Diciembre de 2001, entonces, se nos presenta hoy como el símbolo de una disputa en múltiples sentidos: frente a esa mirada progresista nacional-popular; frente a las “nuevas derechas” que se autoadjudican ser ellas también “hijas” del “Que se vayan todos”; frente al conservadurismo peronista (hijo de Menem y Duhalde pero también de José Ignacio Rucci y “El Brujo” José López Rega y María Estela “Isabelista” Martínez) que funcionó por años como partido del orden neoliberal y hoy pretende su lugar en el panteón de un pragmatismo sin componente ético-político, supuestamente audaz y flexible ante las coyunturas diversas; frente al “fascismo-libertariano-rockero” que pretende estetizar lo que supo ser una digna rebeldía y una exigencia fuerte de cambios sociales en sentidos igualitarios. 

Y no es que con esto acá se pretenda negar que cada cual pueda tener sus argumentos para llevar agua para su molino, sobre todo teniendo en cuenta que, como en toda crisis, también aquella del 19 y 20 tuvo su “río revuelto” con “ganancias de pescadores” (sobre todo con los especialistas en venta de pescado podrido). ¡No! Lo que se presenta aquí es incitar a realizar una serie de operaciones de lectura de aquellos momentos, en función de construir las propias razones que acompañen las nuevas luchas, aquellas que más temprano que tarde (e incluso con todas las demoras que la historia –que tiene más imaginación que nosotros– pueda tomarse) llegarán ante la ley del orden injusto en que vivimos. Porque sabemos: frente a las habladurías de la inmutabilidad de los tiempos capitalistas, no cabe más que la afirmación de la verdad de la inconsistencia de todo orden social, de la capacidad de invención de los pueblos para hacerse de los tiempos y espacios para la rebelión y la gestación de nuevas perspectivas para la vida en común. 

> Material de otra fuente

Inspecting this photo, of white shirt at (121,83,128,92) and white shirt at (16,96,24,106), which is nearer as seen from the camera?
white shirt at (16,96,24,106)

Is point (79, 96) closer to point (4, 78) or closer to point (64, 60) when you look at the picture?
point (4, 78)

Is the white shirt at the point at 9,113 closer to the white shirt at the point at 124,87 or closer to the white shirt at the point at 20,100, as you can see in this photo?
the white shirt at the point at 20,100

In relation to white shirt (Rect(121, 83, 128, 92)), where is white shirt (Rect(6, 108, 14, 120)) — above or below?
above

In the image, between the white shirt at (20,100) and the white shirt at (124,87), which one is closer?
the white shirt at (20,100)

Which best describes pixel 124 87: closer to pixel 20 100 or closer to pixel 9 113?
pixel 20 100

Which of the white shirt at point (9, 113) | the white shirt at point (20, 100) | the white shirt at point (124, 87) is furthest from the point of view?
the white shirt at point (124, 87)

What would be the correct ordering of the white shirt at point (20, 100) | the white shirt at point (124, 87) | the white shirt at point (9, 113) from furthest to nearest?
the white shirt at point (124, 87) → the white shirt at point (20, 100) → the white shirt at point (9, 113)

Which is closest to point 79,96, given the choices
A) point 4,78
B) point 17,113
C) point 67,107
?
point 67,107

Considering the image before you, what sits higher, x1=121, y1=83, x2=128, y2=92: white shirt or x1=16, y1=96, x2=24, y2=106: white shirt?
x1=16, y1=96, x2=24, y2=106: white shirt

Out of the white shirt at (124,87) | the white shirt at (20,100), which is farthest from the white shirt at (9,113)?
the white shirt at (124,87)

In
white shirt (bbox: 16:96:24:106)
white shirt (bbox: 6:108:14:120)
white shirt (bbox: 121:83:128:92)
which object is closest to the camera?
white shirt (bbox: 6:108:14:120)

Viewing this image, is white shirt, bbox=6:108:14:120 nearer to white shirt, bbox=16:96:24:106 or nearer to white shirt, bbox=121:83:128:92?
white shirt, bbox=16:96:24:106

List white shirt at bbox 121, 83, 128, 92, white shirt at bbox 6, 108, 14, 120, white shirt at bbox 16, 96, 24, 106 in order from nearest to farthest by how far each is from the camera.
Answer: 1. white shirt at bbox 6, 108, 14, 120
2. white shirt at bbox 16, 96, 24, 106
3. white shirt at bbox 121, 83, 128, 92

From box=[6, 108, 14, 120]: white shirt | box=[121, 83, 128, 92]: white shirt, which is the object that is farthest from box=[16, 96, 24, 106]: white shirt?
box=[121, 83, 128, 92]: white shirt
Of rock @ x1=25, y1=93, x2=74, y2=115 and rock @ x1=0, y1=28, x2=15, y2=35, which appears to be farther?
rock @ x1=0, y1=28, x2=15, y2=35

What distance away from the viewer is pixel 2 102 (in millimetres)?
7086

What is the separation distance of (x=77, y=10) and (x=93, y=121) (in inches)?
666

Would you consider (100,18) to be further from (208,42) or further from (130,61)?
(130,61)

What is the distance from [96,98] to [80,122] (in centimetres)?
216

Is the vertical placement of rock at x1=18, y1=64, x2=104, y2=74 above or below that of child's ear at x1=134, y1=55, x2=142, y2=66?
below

Está claro que la fidelidad a la huella del acontecimiento 2001 nada tiene que ver con la espera de un “nuevo 20 de diciembre”, así como nadie en aquel momento pretendía otro 1969, ni en ese 29 de mayo se buscaba otro octubre de 1945, por más que a modo de consigna muchos de quienes protagonizaron esa rebelión obrero-estudiantil de fines de los sesenta lo hicieran bajo el lema “Por otro 17” o en las barricadas que supimos levantar en las calles de Buenos Aires ya en siglo XXI cantáramos “Lo echamos a De La Rúa/ los hijos del Cordobazo”, al enterarnos que por fin –tras horas de combates callejeros contra la policía bajo el afán de retomar la ocupación de la Plaza de Mayo– habíamos logrado expulsar al presidente del mal gobierno del aliancismo-cavallista. 

La fidelidad a la huella del acontecimiento 2001 nos presenta, por lo tanto, un doble desafío: por un lado, dar cuenta del cambio de época que se vivió con el ciclo progresista latinoamericano luego del ciclo de luchas desde abajo; pero también –por otro lado-, registrar el agotamiento y crisis (ya desde hace unos años) de ese “modelo”. Sólo así podremos afilar los machetes, es decir, apostar por gestar otro presente, y volver a levantar las armas de la crítica que nos permitan llevar adelante combates con armas eficaces para la resurrección de principios universales igualitarios.